▸ Check your understanding:
• 1. In the ADC Protocol post, copy the part that opens with the words "Thus, the ADC" and closes with "the Z category.", putting "C0 control codes" wherever "C0 controls" appears.
• 2. Answer these questions from the ADC Protocol post:
(a) Which Unicode category captures the control characters?
(b) What three components does the Separator category 'Z' include?
(c) In what language is the included function written?

▸ Document section:
Using C# and the .Net Framework as I am, the Framework defines a number of character classes that correspond to Unicode character classes (http://msdn.microsoft.com/en-us/library ... egory.aspx and http://www.unicode.org/Public/UNIDATA/U ... ory_Values).
The category 'Cc' in the Unicode specification captures 'control' characters U+0000-U+001F (C0 controls, http://www.unicode.org/charts/PDF/U0000.pdf) and U+007F-U+009F (C1 controls, http://www.unicode.org/charts/PDF/U0080.pdf) which originate in ISO/IEC 6429.
Thus, the ADC Protocol currently restricts the use of C0 controls, plus the space character U+0020. Unicode also defines a Separator category 'Z' which includes Line (Zl), Paragraph (Zp) and Space (Zs) components. I'm having trouble finding the exact definitions of these on the official Unicode site, but they appear to be listed here: http://www.fileformat.info/info/unicode ... /index.htm
I propose that the ADC Protocol exclude, for the purposes of nicknames and descriptions, not just C0 controls and U+0020; but, all controls in the Cc category and all separator characters in the Z category.
I include here a C# function containing a regular expression which verifies text against this restriction:
Code: Select all
private static bool ContainsUnicodeControlOrSeperator(string text)
{
return !System.Text.RegularExpressions.Regex.Match(text, @"^[^\p{Cc}\p{Z}]+$").Success;
}

▸ Data excerpt:
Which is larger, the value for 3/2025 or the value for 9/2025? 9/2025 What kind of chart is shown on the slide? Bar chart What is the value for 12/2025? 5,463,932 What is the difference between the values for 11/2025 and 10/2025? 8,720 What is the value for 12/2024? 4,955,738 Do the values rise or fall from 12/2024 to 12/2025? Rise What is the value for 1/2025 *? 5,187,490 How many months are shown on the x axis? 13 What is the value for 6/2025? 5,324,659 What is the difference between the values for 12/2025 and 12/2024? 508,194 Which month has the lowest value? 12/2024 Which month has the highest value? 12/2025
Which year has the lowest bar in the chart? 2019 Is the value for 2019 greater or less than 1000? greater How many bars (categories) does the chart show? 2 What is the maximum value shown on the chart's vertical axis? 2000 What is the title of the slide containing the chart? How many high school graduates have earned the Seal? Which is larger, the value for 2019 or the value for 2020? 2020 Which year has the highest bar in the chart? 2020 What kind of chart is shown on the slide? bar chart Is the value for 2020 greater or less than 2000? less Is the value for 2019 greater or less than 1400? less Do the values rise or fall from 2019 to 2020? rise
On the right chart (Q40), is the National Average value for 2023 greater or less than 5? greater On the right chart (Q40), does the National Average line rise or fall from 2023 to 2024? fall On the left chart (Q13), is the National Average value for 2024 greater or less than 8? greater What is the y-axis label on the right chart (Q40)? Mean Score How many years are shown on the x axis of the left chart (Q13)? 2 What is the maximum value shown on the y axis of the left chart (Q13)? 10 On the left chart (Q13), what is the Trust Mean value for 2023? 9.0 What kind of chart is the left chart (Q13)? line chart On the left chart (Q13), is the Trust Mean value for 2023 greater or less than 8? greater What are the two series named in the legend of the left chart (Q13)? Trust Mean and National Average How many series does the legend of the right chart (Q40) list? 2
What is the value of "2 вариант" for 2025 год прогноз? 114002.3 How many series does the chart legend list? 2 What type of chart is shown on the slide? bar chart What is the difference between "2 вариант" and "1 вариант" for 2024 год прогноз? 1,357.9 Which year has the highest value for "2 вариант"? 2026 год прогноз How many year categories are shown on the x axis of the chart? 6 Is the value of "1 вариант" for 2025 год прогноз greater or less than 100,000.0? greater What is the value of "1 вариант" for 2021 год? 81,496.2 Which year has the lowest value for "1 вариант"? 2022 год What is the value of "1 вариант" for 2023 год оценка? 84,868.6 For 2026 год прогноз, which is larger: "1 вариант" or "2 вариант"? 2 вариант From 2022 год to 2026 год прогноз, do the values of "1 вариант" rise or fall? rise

▸ Task-by-task answers:
• 1.
Thus, the ADC Protocol currently restricts the use of C0 control codes, plus the space character U+0020. Unicode also defines a Separator category 'Z' which includes Line (Zl), Paragraph (Zp) and Space (Zs) components. I'm having trouble finding the exact definitions of these on the official Unicode site, but they appear to be listed here: http://www.fileformat.info/info/unicode ... /index.htm
I propose that the ADC Protocol exclude, for the purposes of nicknames and descriptions, not just C0 control codes and U+0020; but, all controls in the Cc category and all separator characters in the Z category.

• 2.
(a) 'Cc'
(b) Line (Zl), Paragraph (Zp) and Space (Zs)
(c) C#